O globo, n. 31221, 29/01/2019. Artigos, p. 2

 

Risco de corpo estranho

Thiago Bottino

29/01/2019

 

 

O ministro da Justiça, Sergio Moro, defendeu uma alteração na lei para permitir acordos entre o Ministério Público e os réus como alternativa ao processo penal, inspirado no modelo americano do plea bargain: uma negociação onde o réu confessa um crime em troca de uma pena mais branda do que a que receberia se fosse condenado. Para que a sociedade se posicione, é preciso entender as vantagens e desvantagens do modelo, segundo a experiência americana, e como seria a adaptação ao nosso sistema.

A primeira vantagem é a redução de custos. Acordos são mais rápidos porque dispensam intimações e audiências e geram menos gastos com pessoal, material e aluguel de prédios. Ademais, a morosidade do Judiciário no Brasil é ruim tanto no caso de réus culpados (pois demoram a ser punidos) como inocentes (porque ficam submetidos a essa suspeita por anos, até serem absolvidos). Outra vantagem é a voluntariedade. Como é fruto de um acordo, o plea bargain atende ao interesse das duas partes e reduz a quantidade de recursos, aliviando os tribunais.

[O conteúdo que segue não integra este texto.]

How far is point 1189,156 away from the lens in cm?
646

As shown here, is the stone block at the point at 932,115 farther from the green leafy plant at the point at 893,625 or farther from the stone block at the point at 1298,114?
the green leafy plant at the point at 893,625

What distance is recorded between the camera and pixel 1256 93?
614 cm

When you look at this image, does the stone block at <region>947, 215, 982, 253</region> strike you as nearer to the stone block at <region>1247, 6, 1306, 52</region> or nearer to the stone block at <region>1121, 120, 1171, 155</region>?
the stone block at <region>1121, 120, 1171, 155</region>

A primeira desvantagem também envolve custos. O uso em larga escala dos acordos nos EUA (97% dos crimes federais são decididos assim) gerou o aumento de presos, inclusive em infrações leves. Hoje, os EUA são o país com o maior número de encarcerados do planeta e gastam US$ 82 bilhões por ano com prisões. Se o mesmo ocorrer no Brasil, o custo do encarceramento em massa poderá ser superior à economia com pessoal e equipamentos.

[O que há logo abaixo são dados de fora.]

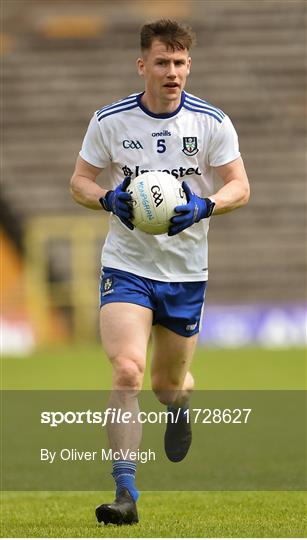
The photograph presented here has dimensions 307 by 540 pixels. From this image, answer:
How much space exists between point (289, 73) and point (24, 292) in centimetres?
852

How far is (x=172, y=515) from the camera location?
6.20 m

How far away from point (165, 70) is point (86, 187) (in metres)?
0.72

Além disso, já se constatou nos EUA a tendência de que o acusado aceite um acordo mesmo quando é inocente. Promotores pressionam e ameaçam os réus para obter acordos. Não se deve duvidar que isso aconteça aqui, decretando-se prisões com a finalidade (não declarada) de obter acordos.

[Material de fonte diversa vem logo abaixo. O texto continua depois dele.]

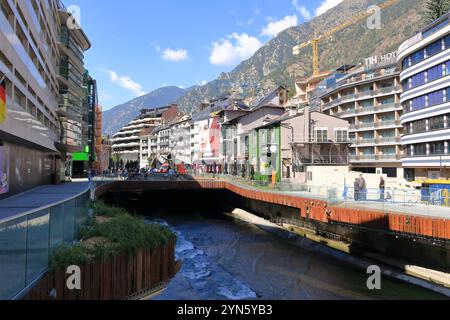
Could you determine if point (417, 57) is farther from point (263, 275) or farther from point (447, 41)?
point (263, 275)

Outra desvantagem é a falta de publicidade. No modelo atual, um juiz precisa indicar por escrito as razões que levaram à condenação e todos podem criticá-las, pois o processo é público. Já no modelo de acordos, as negociações são secretas, feitas a portas fechadas.

A última desvantagem é a falta de controle institucional. Nos EUA, promotores são eleitos ou indicados por pessoas eleitas (presidente ou governadores) e decidem quem será processado (ou não) com base na vontade popular. No Brasil, promotores são selecionados pelo conhecimento técnico, e não por seus valores e opiniões. Portanto, não podem “escolher em nome do povo” nem tomar decisões que acreditem “ser o melhor para o país”. Caso um membro do MP nos EUA tome uma decisão inadequada, ele não será reeleito e pode até ser demitido. No Brasil, membros do MP possuem independência e raramente são afastados, mesmo quando acusam pessoas inocentes ou sem provas.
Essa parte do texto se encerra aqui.